Turn the entries below into a numbered list, leaving out any blank lines.

Data pulled from a collection:
::::::::

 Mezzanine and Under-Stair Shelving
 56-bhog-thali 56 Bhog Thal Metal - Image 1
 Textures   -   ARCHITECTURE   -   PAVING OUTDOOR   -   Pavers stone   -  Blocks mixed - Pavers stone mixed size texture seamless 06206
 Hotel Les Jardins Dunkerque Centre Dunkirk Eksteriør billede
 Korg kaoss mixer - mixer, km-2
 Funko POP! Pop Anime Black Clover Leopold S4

::::::::

**EXERCISE ANSWER**.
1.  Mezzanine and Under-Stair Shelving
2.  56-bhog-thali 56 Bhog Thal Metal - Image 1
3.  Textures   -   ARCHITECTURE   -   PAVING OUTDOOR   -   Pavers stone   -  Blocks mixed - Pavers stone mixed size texture seamless 06206
4.  Hotel Les Jardins Dunkerque Centre Dunkirk Eksteriør billede
5.  Korg kaoss mixer - mixer, km-2
6.  Funko POP! Pop Anime Black Clover Leopold S4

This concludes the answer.